A warning label is a label attached to an item that warns the user about the risks associated with the use of the item. For example, many products that pose certain health risks such as cigarettes, pharmaceutical drugs or flammable objects are required to place warning labels on the packaging. Machinery or other potentially dangerous equipment usually is accompanied by warning labels as well.
Warning labels can come in all shapes and sizes, but an effective warning label should always be seen, read and understood by the user so that he or she can proceed safely and avoid being harmed by the use of the product or equipment. An effective warning label should always contain the following elements:
Clear Statement of the Danger
For example, a person purchasing a pack of cigarettes needs to know that smoking can cause lung cancer; a person who is about to dive into a pool needs to be warned if there is shallow water; or a person operating a stove needs to be warned of a hot surface.
Specific Consequences Resulting from Exposure to the Danger
For example, a person who smokes on a regular basis may develop lung cancer; a person who dives into a shallow pool may become paralyzed; or a person operating a stove may be burned.
Instructions to Reduce Likelihood of Exposure to Danger
For example, "don't smoke" or "no diving" or "do not touch."
Appropriate Signal Word to Inform the User of the Severity of the Danger
Not all dangers are equal. While some could be fatal, others are merely minor hazards. Appropriate language should be used that informs the user of the level of risk involved. For potentially fatal consequences of a given action, the warning label should use "Danger." A "Danger" label should be used to warn of the risks of diving into a shallow pool. For life-threatening consequences that are not immediate – such as smoking – the warning label should use "Warning." For dangers that are not life-threatening, the warning label should use "Caution."

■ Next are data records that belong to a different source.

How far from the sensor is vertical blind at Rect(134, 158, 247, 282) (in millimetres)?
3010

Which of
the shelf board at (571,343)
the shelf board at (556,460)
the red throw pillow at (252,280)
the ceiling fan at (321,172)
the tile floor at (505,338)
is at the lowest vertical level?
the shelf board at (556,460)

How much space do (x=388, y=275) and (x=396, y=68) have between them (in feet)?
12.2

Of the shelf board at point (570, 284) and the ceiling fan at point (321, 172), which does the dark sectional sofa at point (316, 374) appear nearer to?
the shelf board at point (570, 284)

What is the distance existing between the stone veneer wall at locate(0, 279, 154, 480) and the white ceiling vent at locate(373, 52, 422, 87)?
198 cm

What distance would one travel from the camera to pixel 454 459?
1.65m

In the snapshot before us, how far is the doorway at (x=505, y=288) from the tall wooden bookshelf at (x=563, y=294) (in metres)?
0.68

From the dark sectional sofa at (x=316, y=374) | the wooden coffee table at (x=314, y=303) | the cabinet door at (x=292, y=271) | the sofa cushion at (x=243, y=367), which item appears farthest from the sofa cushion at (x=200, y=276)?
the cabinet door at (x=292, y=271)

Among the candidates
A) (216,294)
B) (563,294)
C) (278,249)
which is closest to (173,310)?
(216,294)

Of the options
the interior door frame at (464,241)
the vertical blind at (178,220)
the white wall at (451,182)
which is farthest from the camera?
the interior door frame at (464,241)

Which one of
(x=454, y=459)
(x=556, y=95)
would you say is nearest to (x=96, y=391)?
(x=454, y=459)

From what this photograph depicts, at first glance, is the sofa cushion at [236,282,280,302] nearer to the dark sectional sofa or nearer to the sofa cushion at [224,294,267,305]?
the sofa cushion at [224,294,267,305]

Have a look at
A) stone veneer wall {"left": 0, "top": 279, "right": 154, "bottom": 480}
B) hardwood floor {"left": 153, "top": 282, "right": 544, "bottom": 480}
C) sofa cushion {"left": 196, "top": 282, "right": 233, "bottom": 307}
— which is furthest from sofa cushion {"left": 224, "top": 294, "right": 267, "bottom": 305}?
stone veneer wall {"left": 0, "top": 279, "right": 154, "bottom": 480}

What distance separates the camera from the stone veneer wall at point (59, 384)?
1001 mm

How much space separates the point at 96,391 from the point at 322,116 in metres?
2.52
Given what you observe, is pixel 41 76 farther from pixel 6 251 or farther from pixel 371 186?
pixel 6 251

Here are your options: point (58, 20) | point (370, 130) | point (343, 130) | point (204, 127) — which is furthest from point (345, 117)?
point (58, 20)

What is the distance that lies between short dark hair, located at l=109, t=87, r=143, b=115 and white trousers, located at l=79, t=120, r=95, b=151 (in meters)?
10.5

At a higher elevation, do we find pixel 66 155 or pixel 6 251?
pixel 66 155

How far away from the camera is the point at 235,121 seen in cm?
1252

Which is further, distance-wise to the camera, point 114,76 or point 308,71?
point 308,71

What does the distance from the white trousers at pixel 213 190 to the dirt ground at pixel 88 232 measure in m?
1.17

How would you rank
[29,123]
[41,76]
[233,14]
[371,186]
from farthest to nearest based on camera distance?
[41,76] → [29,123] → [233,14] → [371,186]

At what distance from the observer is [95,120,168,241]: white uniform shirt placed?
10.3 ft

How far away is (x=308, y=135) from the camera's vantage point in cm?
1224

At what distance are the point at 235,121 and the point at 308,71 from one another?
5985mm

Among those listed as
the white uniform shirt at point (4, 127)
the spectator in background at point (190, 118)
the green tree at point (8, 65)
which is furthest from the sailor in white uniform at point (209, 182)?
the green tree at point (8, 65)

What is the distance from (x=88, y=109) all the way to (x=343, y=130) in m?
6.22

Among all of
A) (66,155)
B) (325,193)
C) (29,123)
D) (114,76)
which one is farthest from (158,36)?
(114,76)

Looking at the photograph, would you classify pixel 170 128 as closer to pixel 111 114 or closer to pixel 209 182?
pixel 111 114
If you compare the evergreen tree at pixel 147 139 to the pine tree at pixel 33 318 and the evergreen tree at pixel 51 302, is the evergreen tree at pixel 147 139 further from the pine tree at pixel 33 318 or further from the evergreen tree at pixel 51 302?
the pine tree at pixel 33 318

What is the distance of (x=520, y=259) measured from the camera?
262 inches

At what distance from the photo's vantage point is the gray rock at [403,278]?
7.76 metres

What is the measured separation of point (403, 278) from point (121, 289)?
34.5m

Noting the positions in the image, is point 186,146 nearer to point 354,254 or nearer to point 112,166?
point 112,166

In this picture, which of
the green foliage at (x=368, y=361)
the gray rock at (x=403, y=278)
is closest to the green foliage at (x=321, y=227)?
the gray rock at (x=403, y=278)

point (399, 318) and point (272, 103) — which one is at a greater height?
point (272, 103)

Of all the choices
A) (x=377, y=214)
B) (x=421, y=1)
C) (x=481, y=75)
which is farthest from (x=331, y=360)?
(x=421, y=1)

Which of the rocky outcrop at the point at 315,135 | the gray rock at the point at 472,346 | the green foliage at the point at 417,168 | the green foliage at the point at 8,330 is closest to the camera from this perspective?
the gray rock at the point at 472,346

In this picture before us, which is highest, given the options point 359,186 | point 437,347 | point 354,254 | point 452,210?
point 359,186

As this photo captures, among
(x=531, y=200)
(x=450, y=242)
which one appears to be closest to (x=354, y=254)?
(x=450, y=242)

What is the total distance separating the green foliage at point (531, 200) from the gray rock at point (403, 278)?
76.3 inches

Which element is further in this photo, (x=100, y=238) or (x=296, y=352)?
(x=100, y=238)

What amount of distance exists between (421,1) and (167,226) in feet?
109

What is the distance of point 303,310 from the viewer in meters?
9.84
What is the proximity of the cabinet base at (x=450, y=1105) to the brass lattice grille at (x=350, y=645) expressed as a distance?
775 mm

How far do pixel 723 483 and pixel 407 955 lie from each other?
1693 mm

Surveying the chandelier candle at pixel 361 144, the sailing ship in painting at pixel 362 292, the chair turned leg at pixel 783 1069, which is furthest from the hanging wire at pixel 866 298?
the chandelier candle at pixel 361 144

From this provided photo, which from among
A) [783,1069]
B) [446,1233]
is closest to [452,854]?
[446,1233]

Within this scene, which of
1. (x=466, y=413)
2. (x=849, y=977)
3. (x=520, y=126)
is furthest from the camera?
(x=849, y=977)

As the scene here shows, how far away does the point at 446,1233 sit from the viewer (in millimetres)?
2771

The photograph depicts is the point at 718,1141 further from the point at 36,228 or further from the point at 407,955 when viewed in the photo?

While those four elements should always exist on an effective warning label, there are other things that can be done to increase the likelihood of the warning being heeded by the user. Design elements that could improve a warning label include:
- Bold print
- Contrasting colors
- Borders and underscoring for emphasis
- Easily understandable pictures or symbols to represent the danger
Decades of research has shown that warning labels that include all of the elements outlined above are the most effective at deterring people from using a product unsafely. Manufacturers who are designing a warning label should not only comply with the standard ANSI Z535 Warnings Code, but also follow the guidelines laid out in this post.